# Calculating Gimbal Angles by converting Euler Angles to Matrix

I have a Gimbal (a movable platform) which can move in 3 axis (roll, pitch and heading). I have a Device which is connected directly to the Gimbal which reads back current roll, pitch and heading values.

The Gimbal is within another moving object, the Gimbal must compensate for vehicle movement by reading the Device values back and correcting by moving the platform accordingly.

So if the Device reads Roll = 0, Pitch = 1, Yaw = 0 then we can correct this by moving the Pitch of the Gimbal by -1.

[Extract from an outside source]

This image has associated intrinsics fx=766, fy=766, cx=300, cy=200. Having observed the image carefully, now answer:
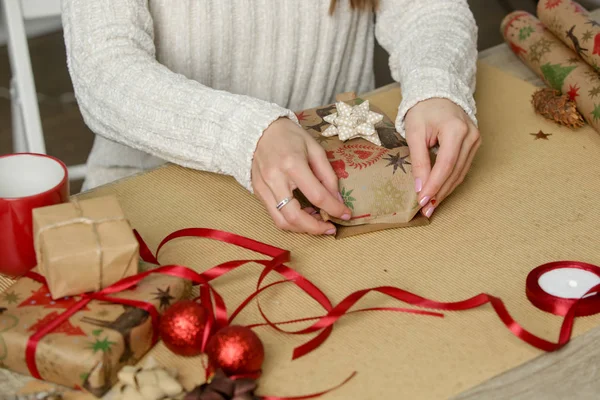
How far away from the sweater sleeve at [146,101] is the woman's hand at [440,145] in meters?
0.14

The issue is that as the Gimbal moves to more extremes, the changes to the Gimbal value are no longer direct. For instance if the Gimbal is already at a Roll of +90 degrees, (because of early compensations to keep the Device at 0 degrees) and the Device reports a Pitch = 1, the corrective action of the Gimbal is to move +1 Yaw.

My solution, which does not appear to work is as follows:

Create a Direction Cosign Matrix from the current Euler Angles of the Gimbal.
Create a Direction Cosign Matrix from the current Euler Angles of the Device.
Multiply Gimbal * Device Matrix = New Device Values with Respect to Gimbal.
Find the difference between Gimbal and -(New Device Values).
Convert back to Euler Angles


This seems to work for high Roll angles (providing corret Pitch and Yaw to properly compensate) but not for high Pitch and Yaw... Any Thoughts?